It can be a challenge to identify some of the similar looking smaller birds that we find in the Australian bush. Tina and I have a catch all term that we use – “NBB” or nondescript brown bird. As in “Ah yes, that appears to be a NBB, it’s different to that one we saw earlier but no doubt about it. It’s an NBB alright”.
One family of birds that presents such a challenge are the Thornbills. Is it a Striated Thornbill or a Brown Thornbill or maybe even a Weebill?
One day recently I was determined to find out once and for all what type of Thornbill it is that is common around home. So armed with my trusty Birds of Australia app on my phone I set out to unravel the mystery. It was easy to find the birds but difficult to get close enough to clearly identify them and I was getting a little frustrated. Perhaps they were just NBB’s after all.
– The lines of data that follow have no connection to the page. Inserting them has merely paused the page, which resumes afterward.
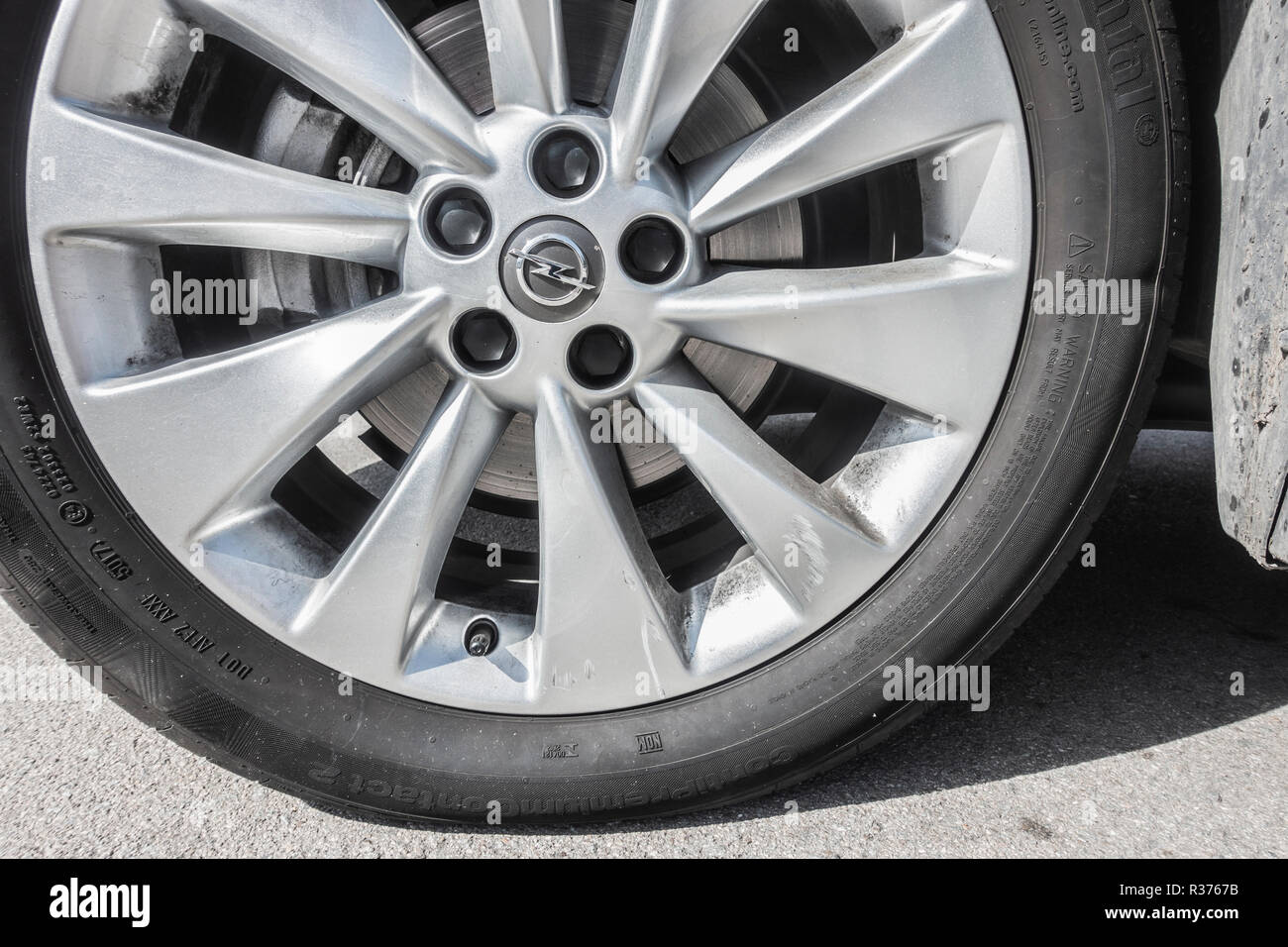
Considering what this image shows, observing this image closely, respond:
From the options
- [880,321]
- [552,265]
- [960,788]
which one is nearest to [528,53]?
[552,265]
Then I remembered that the app allows you to play the call of the bird which can obviously aid in identification. So, I played the call for the Brown Thornbill but it did not really match what I was hearing from the birds I was watching. Next I played the call of the Striated Thornbill. I was engrossed in what I was doing and was just thinking that the call matched very nicely with what I was hearing when I became aware of something. I was now surrounded by angry, or perhaps even amorous, Striated Thornbills. I don’t speak Thornbill but it was pretty clear now that they were Thornbills of the Striated variety. Now that they were close, literally only about 30cm away, I could clearly see the lined markings that had not been as visible when they were high in the trees. Not wanting to disturb them further, I stopped the sound and they went back to being normal Thornbills and ignored me again.
By the way that IS Striated on the right and Brown on the left. But, of course, you knew that anyway didn’t you?